Without assigning value to either approach, it's fairly clear that if you embrace the belief that simplicity combined with a proactive, offensive stature sends a potent message to our adversaries and clarifies our stance on behaviors, then no matter what the Iran nuclear deal contains, you're going to see it as the wrong strategy - as any deal with Iran is negotiating with a nation that harbors and funds terrorism against our allies.  Conversely, if you believe that we can segment regimes into rational and irrational components, then you will see this as a great opportunity to use the specter of economic relief as a way to pry away the country's hardliners from power as the mighty Rial empowers the people, and moderates the country.
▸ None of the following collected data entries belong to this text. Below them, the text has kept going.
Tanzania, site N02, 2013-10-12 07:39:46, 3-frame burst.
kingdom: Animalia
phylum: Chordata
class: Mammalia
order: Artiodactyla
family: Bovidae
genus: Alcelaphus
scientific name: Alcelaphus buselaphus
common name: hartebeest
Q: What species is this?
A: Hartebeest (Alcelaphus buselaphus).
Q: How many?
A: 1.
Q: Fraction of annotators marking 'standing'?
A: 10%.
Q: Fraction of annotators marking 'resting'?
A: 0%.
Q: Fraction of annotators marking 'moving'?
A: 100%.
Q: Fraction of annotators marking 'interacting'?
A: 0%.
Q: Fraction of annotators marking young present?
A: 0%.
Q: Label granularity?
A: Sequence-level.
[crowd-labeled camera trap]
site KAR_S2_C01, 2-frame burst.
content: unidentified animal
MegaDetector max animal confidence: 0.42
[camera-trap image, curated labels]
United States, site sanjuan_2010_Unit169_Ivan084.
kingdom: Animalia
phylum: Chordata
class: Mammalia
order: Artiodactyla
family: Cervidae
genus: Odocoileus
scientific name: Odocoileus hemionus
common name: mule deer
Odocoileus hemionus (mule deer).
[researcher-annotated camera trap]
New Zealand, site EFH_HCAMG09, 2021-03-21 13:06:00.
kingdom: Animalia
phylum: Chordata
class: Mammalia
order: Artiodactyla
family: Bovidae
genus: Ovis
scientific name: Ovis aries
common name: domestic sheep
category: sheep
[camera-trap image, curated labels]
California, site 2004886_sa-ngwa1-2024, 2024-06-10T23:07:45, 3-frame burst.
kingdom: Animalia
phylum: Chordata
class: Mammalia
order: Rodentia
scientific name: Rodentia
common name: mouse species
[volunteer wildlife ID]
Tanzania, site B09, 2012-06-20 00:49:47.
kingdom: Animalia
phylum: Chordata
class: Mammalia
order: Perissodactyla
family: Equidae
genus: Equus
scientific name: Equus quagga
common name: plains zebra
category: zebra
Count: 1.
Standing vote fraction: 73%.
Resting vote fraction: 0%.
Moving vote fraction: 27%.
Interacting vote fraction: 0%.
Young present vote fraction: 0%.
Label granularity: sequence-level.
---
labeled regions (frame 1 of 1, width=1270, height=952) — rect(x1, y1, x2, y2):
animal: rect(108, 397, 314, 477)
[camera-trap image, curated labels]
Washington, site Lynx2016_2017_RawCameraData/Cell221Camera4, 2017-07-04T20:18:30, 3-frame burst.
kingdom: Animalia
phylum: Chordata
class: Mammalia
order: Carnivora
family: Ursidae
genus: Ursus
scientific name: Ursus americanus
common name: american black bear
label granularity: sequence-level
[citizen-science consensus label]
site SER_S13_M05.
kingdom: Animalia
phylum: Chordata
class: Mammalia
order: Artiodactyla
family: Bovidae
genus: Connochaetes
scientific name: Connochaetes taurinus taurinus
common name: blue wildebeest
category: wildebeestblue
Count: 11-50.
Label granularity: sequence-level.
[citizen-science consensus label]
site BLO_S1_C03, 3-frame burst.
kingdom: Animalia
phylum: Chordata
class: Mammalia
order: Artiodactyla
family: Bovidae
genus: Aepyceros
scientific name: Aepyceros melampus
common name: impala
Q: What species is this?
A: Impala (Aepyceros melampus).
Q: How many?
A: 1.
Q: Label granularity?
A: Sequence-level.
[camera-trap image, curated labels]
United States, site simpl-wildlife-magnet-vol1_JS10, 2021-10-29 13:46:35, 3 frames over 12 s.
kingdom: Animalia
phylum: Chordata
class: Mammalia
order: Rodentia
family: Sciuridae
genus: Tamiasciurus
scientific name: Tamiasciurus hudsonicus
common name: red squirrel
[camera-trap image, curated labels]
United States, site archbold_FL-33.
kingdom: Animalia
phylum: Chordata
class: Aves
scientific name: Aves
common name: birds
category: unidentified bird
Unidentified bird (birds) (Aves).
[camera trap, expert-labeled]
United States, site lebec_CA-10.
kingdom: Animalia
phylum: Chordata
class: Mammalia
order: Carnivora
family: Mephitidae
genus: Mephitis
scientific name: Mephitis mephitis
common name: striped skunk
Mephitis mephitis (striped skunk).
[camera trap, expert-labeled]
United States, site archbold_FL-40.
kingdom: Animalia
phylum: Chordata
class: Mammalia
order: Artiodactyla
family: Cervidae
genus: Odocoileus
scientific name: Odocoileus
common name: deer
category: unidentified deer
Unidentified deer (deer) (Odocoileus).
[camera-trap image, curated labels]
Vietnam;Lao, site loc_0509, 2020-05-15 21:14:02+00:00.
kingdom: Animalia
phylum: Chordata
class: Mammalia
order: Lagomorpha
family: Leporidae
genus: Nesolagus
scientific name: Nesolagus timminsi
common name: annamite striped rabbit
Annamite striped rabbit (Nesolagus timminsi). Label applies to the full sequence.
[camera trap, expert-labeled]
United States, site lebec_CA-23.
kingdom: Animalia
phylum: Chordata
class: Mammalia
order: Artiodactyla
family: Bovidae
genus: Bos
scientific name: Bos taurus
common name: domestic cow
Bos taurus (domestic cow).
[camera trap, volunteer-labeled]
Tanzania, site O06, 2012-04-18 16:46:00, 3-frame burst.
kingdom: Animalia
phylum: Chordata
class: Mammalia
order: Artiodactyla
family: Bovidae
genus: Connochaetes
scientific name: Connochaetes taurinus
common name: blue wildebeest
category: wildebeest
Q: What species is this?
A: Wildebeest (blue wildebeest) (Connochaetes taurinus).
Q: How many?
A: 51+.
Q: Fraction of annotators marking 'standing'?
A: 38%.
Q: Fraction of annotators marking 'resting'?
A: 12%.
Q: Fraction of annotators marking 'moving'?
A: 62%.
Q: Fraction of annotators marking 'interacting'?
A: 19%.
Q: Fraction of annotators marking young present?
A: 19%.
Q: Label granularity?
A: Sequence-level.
A great irony in this debate is that the hope and promise of shifting the course of Iran through this deal resembles the same optimistic hope that President Bush, Dick Cheney and the Neoconservatives had with the future of Iraq back in the early 2000s. To add in another layer of irony, Obama's strategy with Iran resembles both Reagan's and Nixon's foreign policy strategies.  In fact, the Iran deal is basically a carbon-copy of Reagan and Nixon's approach, as all three Presidents needed to look at rational engagement despite a host of serious issues we had with both regimes at the time.

This puts Obama's Iran policy of engagement and containment in the company of some historic and successful foreign policy gambles in our history (Soviet Union, China), while also making optimistic bets in terms of behavior modification in the Middle East that puts him firmly in the company of one of the worst foreign policy blunders in history (Iraq). 

This clearly puts the Iran deal into a place of legitimate debate. Within the debate, there needs to be acknowledgement that there cannot be an ideal deal (there's no "i" in "deal"), so we cannot let ourselves fantasize about what should be -- a deal is what can be.

As we listen to and participate in the debate, the doctrine-based analysis arms us with the tools to easily identify the serious pundits while enabling us to more easily sift out the purely partisan rhetoric.

In an effort to help provide clarity, the following is a cheat sheet of what to look for when looking for honest debate brokers:
  • The voices that embrace the Bush Doctrine should only be listened to seriously if they also admit that Obama's optimism for Iran's behavior transformation is similar to their former optimism for transforming the Middle East as a result of the Iraq War.
  • The voices that support the Iran containment plan who did not support the Bush Doctrine should be considered serious only if they also acknowledge that any kind of hope for Iranian behavior change should be compared to the hope and optimism the Neoconservatives had with Iraq. 
  • The voices that embrace Reagan's foreign policy of engagement and containment with the Evil Empire need to acknowledge that, despite the many downsides to the Iran deal, the approach of making a containment deal with Iran is consistent with President Reagan's approach to foreign policy.